==== Data extracts

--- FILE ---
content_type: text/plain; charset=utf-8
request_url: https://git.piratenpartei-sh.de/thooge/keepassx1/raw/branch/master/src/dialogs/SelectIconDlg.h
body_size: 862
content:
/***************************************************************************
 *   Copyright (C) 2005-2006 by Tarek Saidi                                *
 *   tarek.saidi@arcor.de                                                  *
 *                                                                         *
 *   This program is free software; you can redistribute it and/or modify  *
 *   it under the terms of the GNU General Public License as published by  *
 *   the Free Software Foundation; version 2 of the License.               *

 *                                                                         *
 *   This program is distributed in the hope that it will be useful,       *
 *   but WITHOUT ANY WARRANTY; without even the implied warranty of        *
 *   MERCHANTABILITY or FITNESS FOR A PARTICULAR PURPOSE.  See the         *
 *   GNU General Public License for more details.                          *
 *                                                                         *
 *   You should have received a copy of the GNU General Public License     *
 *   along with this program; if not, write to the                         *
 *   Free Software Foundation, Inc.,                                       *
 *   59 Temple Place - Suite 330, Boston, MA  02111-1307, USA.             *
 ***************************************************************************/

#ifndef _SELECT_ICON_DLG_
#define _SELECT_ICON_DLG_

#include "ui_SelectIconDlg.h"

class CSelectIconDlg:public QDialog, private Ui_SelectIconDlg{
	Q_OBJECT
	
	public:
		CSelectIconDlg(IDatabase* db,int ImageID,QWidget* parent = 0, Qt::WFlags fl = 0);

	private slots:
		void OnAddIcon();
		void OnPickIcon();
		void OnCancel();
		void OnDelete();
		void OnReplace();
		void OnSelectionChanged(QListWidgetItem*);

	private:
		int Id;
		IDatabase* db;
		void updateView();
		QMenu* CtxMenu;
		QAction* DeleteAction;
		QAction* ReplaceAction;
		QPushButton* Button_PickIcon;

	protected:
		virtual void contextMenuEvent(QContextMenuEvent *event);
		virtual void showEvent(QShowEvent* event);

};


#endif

========

(What you are asked to do): Determine the number of lines in the listing above containing the word "General"; respond with that figure only.

(Result for this exercise): 3